(Document):
** Start **

Joining tables and applying functions to columns with the same name in R and tidyverse

I am looking to join tables with customer id (easy enough) but then I want to multiply the columns to get updated values.
Customer_Week_1<-data.frame(First_name=c("John","Mary","David","Paul"),
Last_name=c("Jackson","Smith","Williams", "Zimmerman"),
Factor_1=c(2,5,8,9),
Factor_2=c(.5,.5,.75,.75),
Factor_3=c(0,1,2,3))
Customer_Week_2<-data.frame(First_name=c("John","Mary","David","Paul"),
Last_name=c("Jackson","Smith","Williams", "Zimmerman"),
Factor_1=c(3,7,1,7),
Factor_2=c(.51,.65,.72,.4),
Factor_3=c(1,2,3,4))
Customer_week3<-Customer_Week_1%>%
left_join(Customer_Week_2, by = c("First_name","Last_name"))

** End **

(Written instruction 1): Rewrite the part of the tidyverse post that opens with the words "I am looking" and closes with "Factor_3=c(1,2,3,4))", swapping "Zimmerman" for "Zimmermann".
The listing that comes next is unrelated to the tidyverse post.

Scene-based spatial questions
** Start **

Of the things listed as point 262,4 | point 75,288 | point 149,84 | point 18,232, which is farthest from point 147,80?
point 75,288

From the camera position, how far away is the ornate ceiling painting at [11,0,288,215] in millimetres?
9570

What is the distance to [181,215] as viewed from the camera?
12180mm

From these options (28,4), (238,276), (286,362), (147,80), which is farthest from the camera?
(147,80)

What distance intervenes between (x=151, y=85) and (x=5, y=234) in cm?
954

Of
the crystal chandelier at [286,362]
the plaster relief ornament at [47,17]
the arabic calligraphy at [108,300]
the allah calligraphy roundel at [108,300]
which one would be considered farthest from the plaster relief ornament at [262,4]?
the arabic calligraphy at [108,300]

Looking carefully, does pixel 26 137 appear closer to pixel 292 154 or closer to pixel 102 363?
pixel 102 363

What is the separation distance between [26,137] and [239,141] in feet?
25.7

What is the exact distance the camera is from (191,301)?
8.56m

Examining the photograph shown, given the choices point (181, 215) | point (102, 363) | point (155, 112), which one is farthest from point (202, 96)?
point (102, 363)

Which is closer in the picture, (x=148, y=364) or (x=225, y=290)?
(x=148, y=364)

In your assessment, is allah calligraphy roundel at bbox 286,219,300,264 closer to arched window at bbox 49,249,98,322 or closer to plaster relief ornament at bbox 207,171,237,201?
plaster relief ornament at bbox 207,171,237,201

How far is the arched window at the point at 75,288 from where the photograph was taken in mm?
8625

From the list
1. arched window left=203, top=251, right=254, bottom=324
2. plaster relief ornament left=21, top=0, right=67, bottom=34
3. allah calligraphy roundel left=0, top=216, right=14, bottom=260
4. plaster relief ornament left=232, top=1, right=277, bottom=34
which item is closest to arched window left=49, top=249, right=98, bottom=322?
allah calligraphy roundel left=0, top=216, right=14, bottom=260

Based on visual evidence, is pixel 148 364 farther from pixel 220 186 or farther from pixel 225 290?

** End **

(Written instruction 2): Gather every line of the listing that contains the word "between".

(Written response 1):
I am looking to join tables with customer id (easy enough) but then I want to multiply the columns to get updated values.
Customer_Week_1<-data.frame(First_name=c("John","Mary","David","Paul"),
Last_name=c("Jackson","Smith","Williams", "Zimmermann"),
Factor_1=c(2,5,8,9),
Factor_2=c(.5,.5,.75,.75),
Factor_3=c(0,1,2,3))
Customer_Week_2<-data.frame(First_name=c("John","Mary","David","Paul"),
Last_name=c("Jackson","Smith","Williams", "Zimmermann"),
Factor_1=c(3,7,1,7),
Factor_2=c(.51,.65,.72,.4),
Factor_3=c(1,2,3,4))

(Written response 2):
What distance intervenes between (x=151, y=85) and (x=5, y=234) in cm?
What is the separation distance between [26,137] and [239,141] in feet?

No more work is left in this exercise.